After the person is stopped with their first drug charge within these amounts of drugs, the user is required to go to a panel consisting of a psychologist, social worker and legal adviser for appropriate treatment. Through these means, the first-time offender bypasses the prison system, thus avoiding the painful and possibly deadly effects of withdrawal.
The decriminalization policy of Portugal has produced many benefits: not only decreasing the number of inmates incarcerated for the disease of addiction, but the most obvious benefit is saving lives that would have been lost due to overdose or drug-related accidents. In fact, the rate of overdoses in Portugal has decreased by a quarter and the spread of diseases by sharing of needles is a third of what it was before 2001.
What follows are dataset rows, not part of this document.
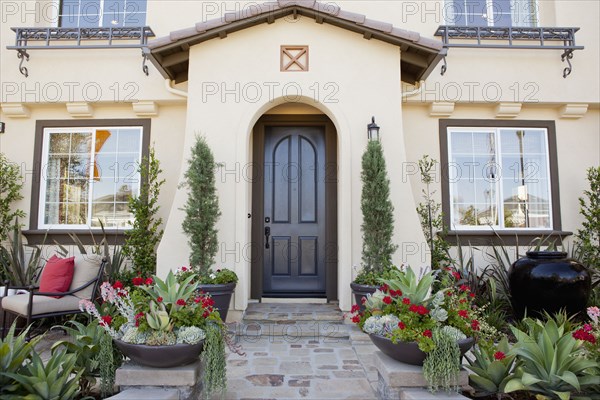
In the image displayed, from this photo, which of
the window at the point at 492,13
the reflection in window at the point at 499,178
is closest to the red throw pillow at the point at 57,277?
the reflection in window at the point at 499,178

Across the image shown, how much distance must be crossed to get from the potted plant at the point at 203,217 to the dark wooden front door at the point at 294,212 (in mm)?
1179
According to the Scientific American, one of the most important results of the decriminalization policy is that it is saving lives—400 to 290 annually—and the number of new HIV cases caused by using dirty needles to inject heroin, cocaine and other illegal substances plummeted from nearly 1,400 in 2000 to about 400 in 2006.
The current American policy with illegal drugs is to impose harsh punishments, including jail time, fines and criminal records—all of which make it nearly impossible to survive or be financially competent in American society. This policy not only does not aim at the roots of the problem of addiction.
For example, in the case of Nancy M. Brown, who died in an Ashtabula jail when prison staff ignored her seizures. She was suffering from severe heroin withdrawal, according to her lawyer Robert Biales. “She told them on more than one occasion that she thought she was dying, and that she was having a heart attack. She repeatedly asked for appropriate medical attention but was ignored,” Biales said.
With criminalization, addicts could possibly associate sobriety with jail, and the freedom on the outside with drugs. This creates a negative association with sobriety and well-being. The nightmarish jail environment is the worst way to get convicts who are addicted to eventually want to be clean. No one is scared straight, but scared mad. What better way to prevent death and by giving addicts not only a fair warning that the path they are going down will lead to no good and give them the needed resources to live a clean, healthy and fulfilled life?